▸ **Excerpt to read**:
____________

However, Jesus Himself invites sinners, "Come unto me..." In a zeal to not be revivalistic they have not only done away with "the invitation", they have entirely stopped being inviting at all. It is as if, for the sake of even looking like a revivalisit they have done away with the persuasive element of the sermon and it becomes more of a intellectual exercise than it does a persuasive argument to close with Christ.


As far as who can preach and who cannot, if the Gospel were restrcited from being "shared", "witnessed" to others except for the pastors, this would be a very sad situation indeed. This may not be "preaching" but many folks trace their conversion to simple "sharing" that is done by relatives and neighbors and an hour-long exposition by the preacher is not the initial encounter with the Gospel.

Again, what is the difference between witnessing, sharing, preaching, testifying, proclaiming and teaching? And how can do what? 

We often emphasize what the layman cannot do. What can he do? And what should we call it?

____________

▸ **Records supplied**:
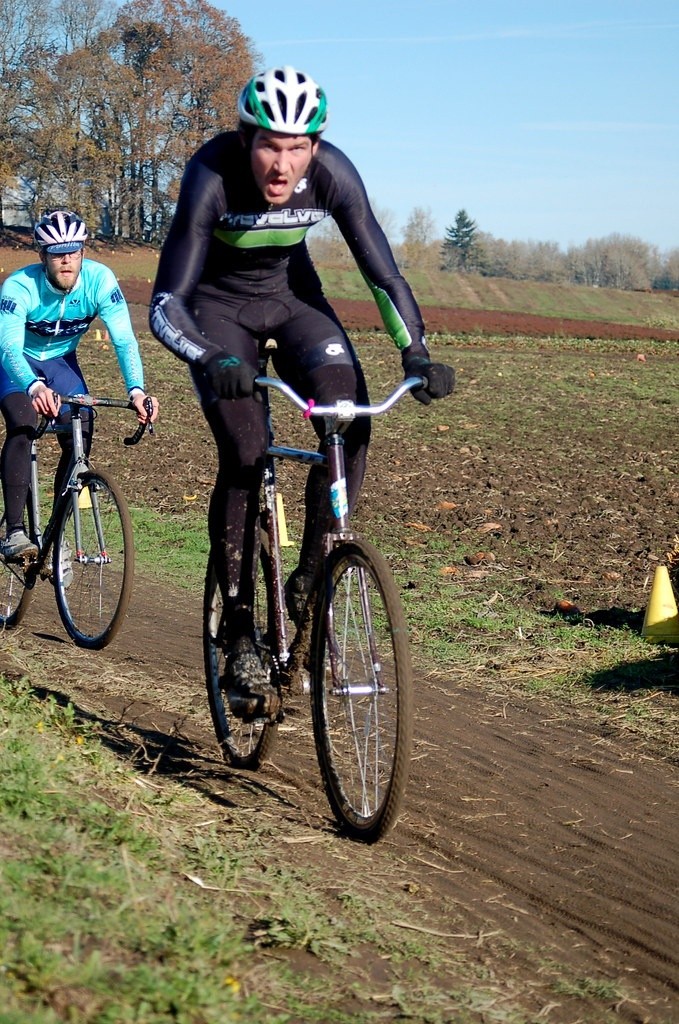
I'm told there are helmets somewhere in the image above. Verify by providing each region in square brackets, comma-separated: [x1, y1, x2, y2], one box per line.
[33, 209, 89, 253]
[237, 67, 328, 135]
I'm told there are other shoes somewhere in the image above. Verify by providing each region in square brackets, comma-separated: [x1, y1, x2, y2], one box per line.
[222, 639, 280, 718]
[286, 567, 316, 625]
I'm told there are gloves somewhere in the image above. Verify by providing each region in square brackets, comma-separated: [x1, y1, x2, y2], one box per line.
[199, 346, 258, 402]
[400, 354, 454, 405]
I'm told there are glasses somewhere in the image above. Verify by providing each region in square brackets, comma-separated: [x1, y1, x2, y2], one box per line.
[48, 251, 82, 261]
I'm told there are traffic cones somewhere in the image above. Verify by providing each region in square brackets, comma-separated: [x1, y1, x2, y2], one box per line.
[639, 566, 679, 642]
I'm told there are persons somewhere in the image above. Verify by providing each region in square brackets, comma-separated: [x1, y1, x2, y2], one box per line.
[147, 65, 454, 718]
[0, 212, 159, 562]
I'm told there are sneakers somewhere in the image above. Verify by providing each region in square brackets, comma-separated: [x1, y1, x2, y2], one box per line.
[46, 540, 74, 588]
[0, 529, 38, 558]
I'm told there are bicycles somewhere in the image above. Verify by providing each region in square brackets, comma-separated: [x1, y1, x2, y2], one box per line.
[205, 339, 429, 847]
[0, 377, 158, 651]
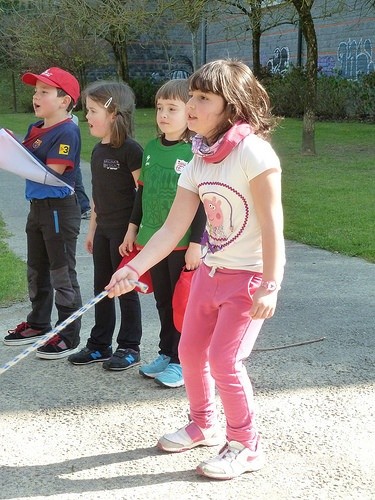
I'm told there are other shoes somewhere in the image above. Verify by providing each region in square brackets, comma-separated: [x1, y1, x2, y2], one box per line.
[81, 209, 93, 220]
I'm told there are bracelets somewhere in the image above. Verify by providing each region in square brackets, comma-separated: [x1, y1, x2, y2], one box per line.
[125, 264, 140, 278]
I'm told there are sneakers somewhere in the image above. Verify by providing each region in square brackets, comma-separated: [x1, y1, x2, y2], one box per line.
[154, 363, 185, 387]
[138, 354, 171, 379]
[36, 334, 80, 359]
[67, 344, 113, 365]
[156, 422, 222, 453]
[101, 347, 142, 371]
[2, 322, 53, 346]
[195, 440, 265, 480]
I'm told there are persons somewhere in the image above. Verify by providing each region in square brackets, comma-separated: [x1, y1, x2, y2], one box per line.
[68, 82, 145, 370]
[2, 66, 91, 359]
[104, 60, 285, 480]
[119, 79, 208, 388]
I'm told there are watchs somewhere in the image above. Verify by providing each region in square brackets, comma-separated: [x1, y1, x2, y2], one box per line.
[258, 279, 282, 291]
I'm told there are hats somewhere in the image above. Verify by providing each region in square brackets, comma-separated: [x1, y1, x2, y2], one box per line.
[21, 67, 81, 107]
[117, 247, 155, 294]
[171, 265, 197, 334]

____________

▸ **Task set**:
A – Answer each question from the post about preaching and sharing the Gospel.
(i) What words of Jesus does the post quote as His invitation to sinners?
(ii) According to the post, what do many folks trace their conversion to?
(iii) Which six activities does the post ask to have told apart?
B – Carry on the post about preaching and sharing the Gospel from its final line.

▸ **Responses in order**:
A –
(i) "Come unto me..."
(ii) Simple "sharing" done by relatives and neighbors.
(iii) Witnessing, sharing, preaching, testifying, proclaiming and teaching.

B –
----------



## Pergamum

I think perhaps that a lot of the differences here are differences in emphases:

For instance, concerning evangelism, I think it is great that laymen are sharing the Gospel outside the church. We need not call this preaching. Perhaps witnessing or sharing are the best words.

Others think they we should be emphasizing that the new convert or the seeker ought to be directed into closer union with a church where they can be nurtured. The end goal is full discipleship, after all, and not merely getting the foot in the door. Amen to that.

So, when these differences of emphasis are ironed out, we really do not disagree - we just want to stress different things.


The respect for the preaching office must be maintained. Yet, every believer does have gifts of the Spirit and different callings and may be very impactful for the Gospel. While every member is not a Minister, with a Big M, there is a gifting that each Christian does have to work out in their God-given sphere - whether as mothers, employees, etc. Each one can serve ('minister') others with the Gospel in a way that fits their calling in life. The neighbor can share, the preacher preach, the evangelist proclaim.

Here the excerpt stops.